A documentary about the forgotten history of the classic American spook ride. Charting its rise from small town invention to global horror phenomenon. The film follows the last remaining examples of this kooky fairground favourite and the families who’ve dedicated their lives to keeping it alive through the generations.
In 1929 the US stock market crashed, usherin in the great depression, America’s once booming amusement parks were in trouble. With the boom of the twenties sharply halting, these iconic entertainment spaces quickly became rundown, spooky locations. That same year a New Jersey inventor created a new type of amusement ride, one that was cheaper to run, easy to build and took advantage of the dark mood that had gripped America.
Leon Cassidy built a ride out of old tram tracks and motors that audiences could experience in any existing space. It was a new type of thrill where teenagers could escape the world for just a few short minutes but it changed American culture forever.
Cassidy sold thousands of dark rides around the world featuring descents into hell, haunted mansions and witch’s lairs, the rides brought the first experience of horror culture to the masses. Rides were strange and handmade but they brought people together, created memories and inspired artists, moviemakers and entertainers. Before the dark ride, the characters and dress-ups of Halloween hadn’t been a part of American culture but now frights were all the rage. After the war, a new generation of kids enjoyed dark rides at famous sites like Coney Island and Santa Cruz. The influence of fairground tricks could be seen in popular drive in teen movies. Dark rides were exported around the world, from The UK to Denmark, Australia to Singapore.
Towards the end of the 20st century the traditional amusement park struggled to compete with theme parks, computer games and movies. Old time spooky experiences were replaced by adult horror films and Halloween attractions. Amusement parks fell victim to real estate buyouts and natural disasters, few mourning the disappearance of these iconic spaces.
The Ghost House in NJ was obliterated by hurricane Sandy while the owners of NYC’s Spookarama watched as their beloved ride almost washed away. Across the country owners sold land to developers eager build over these idilic locations. In 1964, Fred Trump bought the famous Steeplechase Park to build condos, after he was denied rezoning permits he bulldozed the site to the ground.
All across the country dark rides have closed or are barely hanging on, but those who do care will go to some amazing lengths to keep this unique example of American culture alive.
Jeremy Cruz of Alabama remembers his first dark ride, he rode it every vacation, when it closed down during the financial crisis he bought and rebuilt it in his shed! Bushkill park has flooded 5 times in a century, but their community fights on, rebuilding the park and adopting a new dark ride to inhabit it. From England to Australia, Denmark to Mexico, we see examples of people restoring, rebuilding and remaking dark rides to share with a whole new generation.
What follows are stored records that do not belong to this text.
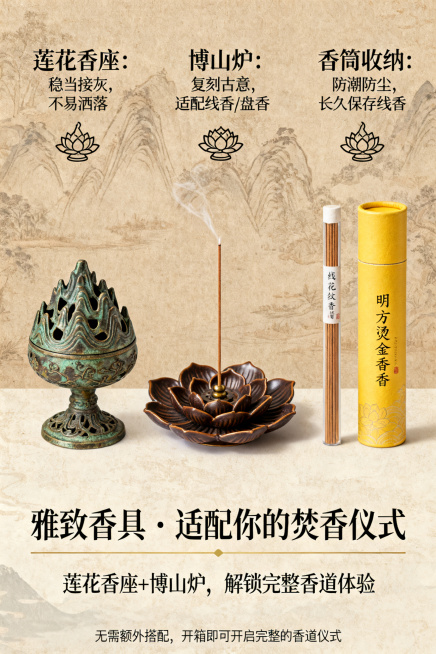 2:3竖版构图，浅棕古卷纹背景，从左到右依次排列：左侧青铜博山炉，镂空山峦造型精致复古；中间莲花造型陶瓷香座，深棕莲花纹理细腻；右侧线香配套竹纹香管与明黄色烫金香筒，画面上方标注卖点：「莲花香座：稳当预览效果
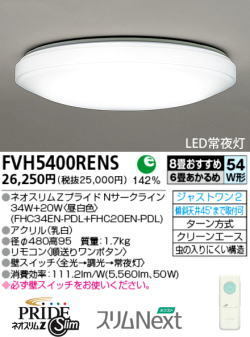 東芝蛍光灯器具 段調光リモコンタイプ シーリングライト 8畳おすすめ 東芝 Fvh5400rens 8畳用 売買されたオークション情報 Yahooの商品情報をアーカイブ公開 オークファン Aucfan Com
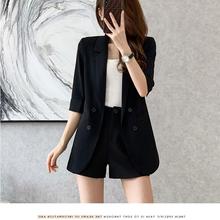 七分袖单层西服外套春秋季中长款百搭显瘦休闲上衣薄西服外套女装
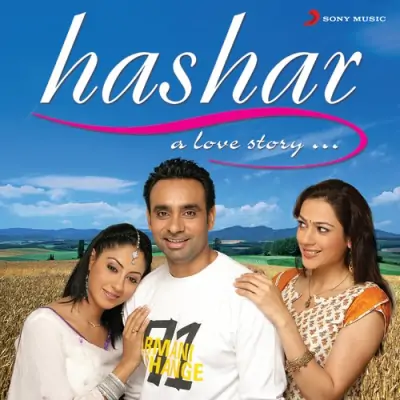 Hashar (2008) Mp3 Songs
New technologies can’t bring back these classic experiences, but we see how traditional experiences have influenced creators at Disney and Universal to design more exhilarating, scarier rides today.
This three-act documentary draws on years of field recordings I have undertaken as part of my research into the history of the dark ride. I have shot countless interviews with owners, fans and experts, gathered footage from parks, diagrams, historic photos etc.
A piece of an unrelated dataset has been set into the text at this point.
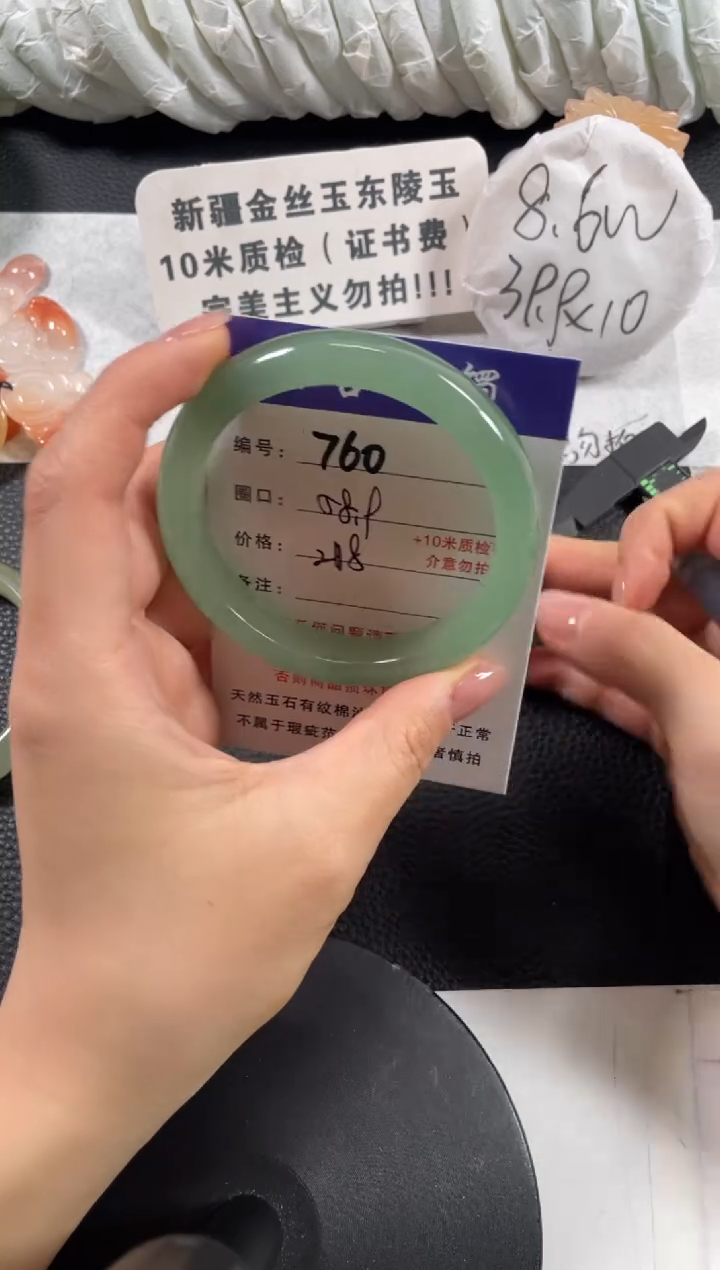 【闪购商品】石英质玉手镯未镶嵌58.9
A final feature length film would feature celebrities from the world of haunt culture talking about their earliest experiences with dark rides. Cultural icons such as Stephen King, Rob Zombie, Slash and Tim Burton have all used the iconography of Dark Rides in their work and have participated in similar sized documentary works.
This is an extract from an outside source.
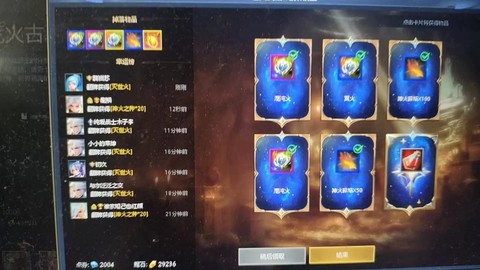英魂之刃怎么成为大神[图1]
In addition to traditional HD and 4k capture I have also shot each existing dark ride in high quality VR on the rides themselves. This allows for the inclusion of beautiful panoramic image content or other immersive outcomes.
My research has thousands of fans from haunted attraction culture and theme park obsessives. These industries generate billions of dollars in revenue each year with 1 in 3 American’s going to a theme park or haunted attraction. This work aims to explain the historic legacy of these popular formats and evoc a nostalgic and patriotic link to this bygone era.